Obviously any woman desiring a breast augmentation wants to be fuller and larger and this can be readily accomplished with a large variety of implant sizes and/or types. Women who have had previous pregnancies often have some breast skin laxity. In order to get an optimal result, it may be advantageous to choose an implant large enough to fill out the breast and restore the projection and “perkiness” of the breast. This will also fill out clothing and add to the feminine figure. Nevertheless, the initial enthusiasm for choosing a large implant should be weighed against the potential long term disadvantages of supporting the weight of these implants. Large heavy implants can over time lead to stretch of the skin and excessive dropping of the implant. It is difficult to predict exactly what size will lead to this situation and the recommendation of the surgeon should be carefully considered.
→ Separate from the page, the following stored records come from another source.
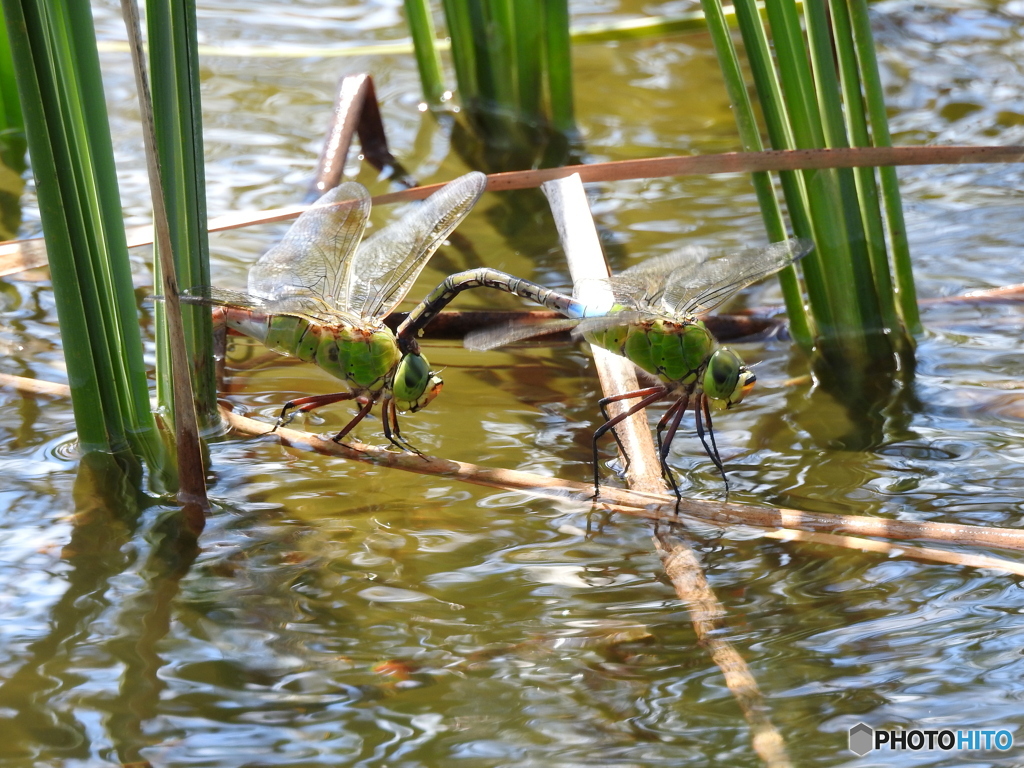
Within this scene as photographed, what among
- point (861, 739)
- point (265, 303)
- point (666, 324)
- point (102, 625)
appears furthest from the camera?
point (666, 324)

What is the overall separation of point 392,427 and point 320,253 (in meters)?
0.62

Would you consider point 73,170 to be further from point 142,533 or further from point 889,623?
point 889,623

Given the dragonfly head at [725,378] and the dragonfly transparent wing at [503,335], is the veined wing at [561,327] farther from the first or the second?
the dragonfly head at [725,378]

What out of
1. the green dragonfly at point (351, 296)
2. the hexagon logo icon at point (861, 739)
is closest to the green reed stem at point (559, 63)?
the green dragonfly at point (351, 296)

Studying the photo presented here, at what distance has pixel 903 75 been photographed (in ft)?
17.5

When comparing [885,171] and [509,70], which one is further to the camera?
[509,70]

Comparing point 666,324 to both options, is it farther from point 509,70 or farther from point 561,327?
point 509,70

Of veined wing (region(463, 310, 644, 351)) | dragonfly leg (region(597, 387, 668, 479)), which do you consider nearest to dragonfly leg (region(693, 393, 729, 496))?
dragonfly leg (region(597, 387, 668, 479))

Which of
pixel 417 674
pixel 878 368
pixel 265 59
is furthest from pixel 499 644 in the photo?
pixel 265 59

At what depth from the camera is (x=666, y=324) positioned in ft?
9.92

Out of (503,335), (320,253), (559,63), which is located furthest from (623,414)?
(559,63)

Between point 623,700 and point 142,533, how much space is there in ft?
4.12

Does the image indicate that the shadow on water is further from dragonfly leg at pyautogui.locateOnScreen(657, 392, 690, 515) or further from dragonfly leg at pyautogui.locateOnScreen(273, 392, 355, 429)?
dragonfly leg at pyautogui.locateOnScreen(657, 392, 690, 515)

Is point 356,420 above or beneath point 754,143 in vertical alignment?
beneath
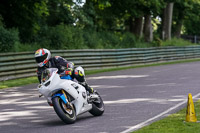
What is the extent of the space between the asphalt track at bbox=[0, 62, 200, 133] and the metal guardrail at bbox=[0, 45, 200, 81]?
245 centimetres

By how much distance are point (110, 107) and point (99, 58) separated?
14.4 metres

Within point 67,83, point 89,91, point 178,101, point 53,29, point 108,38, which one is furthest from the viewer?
point 108,38

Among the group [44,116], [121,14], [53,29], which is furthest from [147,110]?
[121,14]

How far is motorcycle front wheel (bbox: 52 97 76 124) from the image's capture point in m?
8.45

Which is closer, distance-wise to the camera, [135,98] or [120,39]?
[135,98]

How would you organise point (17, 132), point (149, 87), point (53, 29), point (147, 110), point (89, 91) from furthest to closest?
point (53, 29)
point (149, 87)
point (147, 110)
point (89, 91)
point (17, 132)

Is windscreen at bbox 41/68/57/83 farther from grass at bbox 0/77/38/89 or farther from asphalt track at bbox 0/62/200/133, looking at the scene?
grass at bbox 0/77/38/89

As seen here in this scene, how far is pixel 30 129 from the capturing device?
27.5 ft

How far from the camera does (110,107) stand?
11039mm

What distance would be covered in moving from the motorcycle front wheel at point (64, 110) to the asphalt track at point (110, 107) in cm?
13

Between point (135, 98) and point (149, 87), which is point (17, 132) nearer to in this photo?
point (135, 98)

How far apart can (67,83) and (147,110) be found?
2.42m

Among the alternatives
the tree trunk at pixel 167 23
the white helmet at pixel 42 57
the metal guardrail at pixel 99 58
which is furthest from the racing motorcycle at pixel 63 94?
the tree trunk at pixel 167 23

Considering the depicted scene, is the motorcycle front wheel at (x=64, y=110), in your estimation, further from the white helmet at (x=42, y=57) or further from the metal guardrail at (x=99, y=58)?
the metal guardrail at (x=99, y=58)
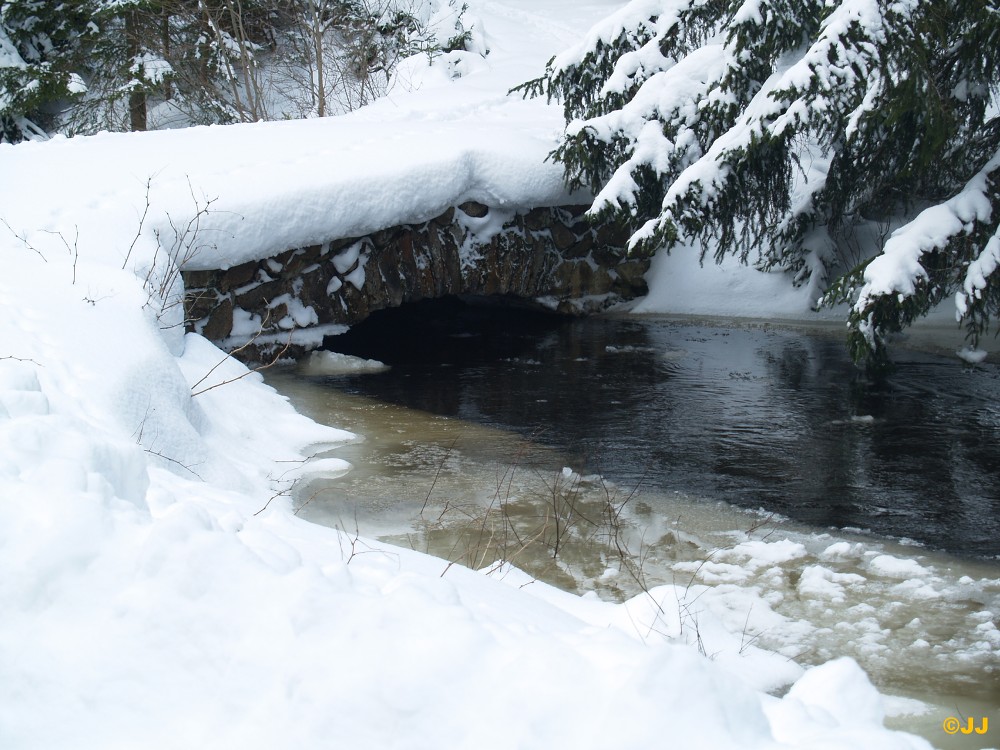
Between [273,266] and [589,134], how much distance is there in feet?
9.53

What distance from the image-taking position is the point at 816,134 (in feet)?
20.4

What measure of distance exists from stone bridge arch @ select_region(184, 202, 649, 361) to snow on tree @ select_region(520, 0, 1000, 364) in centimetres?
89

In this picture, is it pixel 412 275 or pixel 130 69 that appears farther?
pixel 130 69

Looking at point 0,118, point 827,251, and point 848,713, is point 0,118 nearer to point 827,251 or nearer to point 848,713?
point 827,251

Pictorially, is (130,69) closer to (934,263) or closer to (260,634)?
(934,263)

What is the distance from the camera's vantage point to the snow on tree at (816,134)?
523cm

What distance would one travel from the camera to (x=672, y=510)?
13.3ft

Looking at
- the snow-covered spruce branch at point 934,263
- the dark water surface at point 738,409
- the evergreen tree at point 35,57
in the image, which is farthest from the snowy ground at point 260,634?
the evergreen tree at point 35,57

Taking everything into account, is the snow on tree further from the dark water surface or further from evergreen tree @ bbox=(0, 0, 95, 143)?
evergreen tree @ bbox=(0, 0, 95, 143)

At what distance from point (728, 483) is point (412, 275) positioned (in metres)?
4.09

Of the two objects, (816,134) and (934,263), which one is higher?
(816,134)

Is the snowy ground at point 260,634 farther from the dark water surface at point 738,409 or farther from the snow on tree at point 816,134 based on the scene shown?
the snow on tree at point 816,134

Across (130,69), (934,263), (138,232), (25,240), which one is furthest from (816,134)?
(130,69)

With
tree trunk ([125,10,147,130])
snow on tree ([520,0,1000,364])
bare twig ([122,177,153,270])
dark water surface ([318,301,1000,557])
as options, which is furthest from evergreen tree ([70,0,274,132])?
bare twig ([122,177,153,270])
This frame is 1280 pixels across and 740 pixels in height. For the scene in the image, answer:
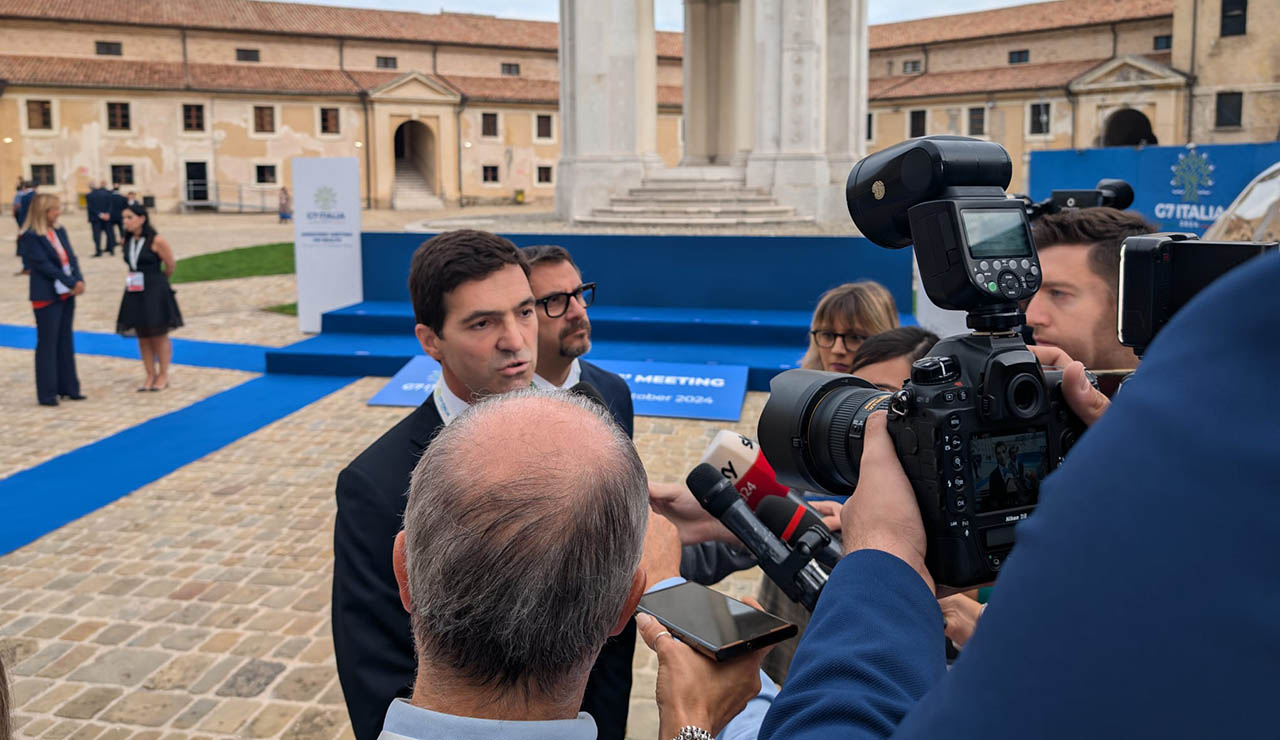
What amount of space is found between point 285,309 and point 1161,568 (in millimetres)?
17911

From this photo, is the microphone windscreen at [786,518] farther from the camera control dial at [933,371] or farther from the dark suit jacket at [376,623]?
the camera control dial at [933,371]

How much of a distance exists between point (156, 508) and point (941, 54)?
57743 millimetres

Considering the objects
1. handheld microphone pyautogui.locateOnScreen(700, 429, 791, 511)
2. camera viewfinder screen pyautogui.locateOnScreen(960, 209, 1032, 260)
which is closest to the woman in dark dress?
handheld microphone pyautogui.locateOnScreen(700, 429, 791, 511)

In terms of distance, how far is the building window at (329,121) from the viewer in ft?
170

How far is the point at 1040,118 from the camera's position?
51.1 m

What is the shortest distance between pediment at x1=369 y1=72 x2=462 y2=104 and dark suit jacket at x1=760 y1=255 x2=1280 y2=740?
5482 centimetres

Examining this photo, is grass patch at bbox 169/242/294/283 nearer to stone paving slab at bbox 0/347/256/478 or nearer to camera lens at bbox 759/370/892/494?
stone paving slab at bbox 0/347/256/478

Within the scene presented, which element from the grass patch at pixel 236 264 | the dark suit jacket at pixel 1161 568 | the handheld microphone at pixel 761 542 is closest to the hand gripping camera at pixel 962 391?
the handheld microphone at pixel 761 542

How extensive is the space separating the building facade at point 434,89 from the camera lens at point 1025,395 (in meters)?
38.8

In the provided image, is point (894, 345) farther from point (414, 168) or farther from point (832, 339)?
point (414, 168)

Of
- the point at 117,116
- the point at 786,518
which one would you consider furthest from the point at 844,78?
the point at 117,116

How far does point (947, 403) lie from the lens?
1388 mm

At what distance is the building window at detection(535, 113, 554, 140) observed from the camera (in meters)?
56.7

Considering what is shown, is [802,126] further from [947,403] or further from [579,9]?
[947,403]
2. Incision doesn’t matter.
The three most common locations for the incision are in the skin crease at the bottom of the breast, around the edge of the nipple and in the armpit. An excellent cosmetic result can be achieved with any of these incisions. The recovery, scarring and risks are all essentially the same. Some surgeons (including myself) may have a personal preference but the final result should be independent of which incision is used.
3. Implants are different.
Breast implants are filled with either saline (a salt water solution such as IV fluid) or silicone. Both are good implants and excellent results can be achieved with either type of implant. Nevertheless, there are some differences. The silicone implants feel softer and more realistic. Further, after augmentation the tissues of the breast tend to drape over the silicone implants a in a more natural fashion and give a prettier appearance. After years of study, the FDA has determined that there are no health hazards associated with silicone filled implants as compared to saline filled breast implants. They are available to any woman 22 years old or older.
4. Placement can be either above or below the chest wall muscle.
The pectoralis major muscle can be used to add additional padding or coverage over the implant during breast augmentation. This is especially advantageous when using saline filled implants, which have a tendency to ripple. The rippling can cause the appearance of waves on the surface of the breast especially in the upper portion and especially if there is relatively little breast tissue covering the implant. Placing the implant under the muscle minimizes this risk.
5. Surgeon choice matters.
Surgeons certified by the American Board of Plastic Surgery (ABPS) have undergone extensive training and testing under the guidelines of the ABPS specifically related to plastic surgery including cosmetic surgery. Plastic surgeons who are members of the American Society for Aesthetic Plastic Surgery (ASAPS) have also demonstrated particular interest in cosmetic surgery and are required to maintain levels of continuing education. In addition to credentials, you must feel comfortable with your choice of surgeon and also realize that this is your operation. Your surgeon should give you information and advice about the procedure, but in the end the decision should be yours. You should be able to choose your own implant size, style, location of incision and so forth.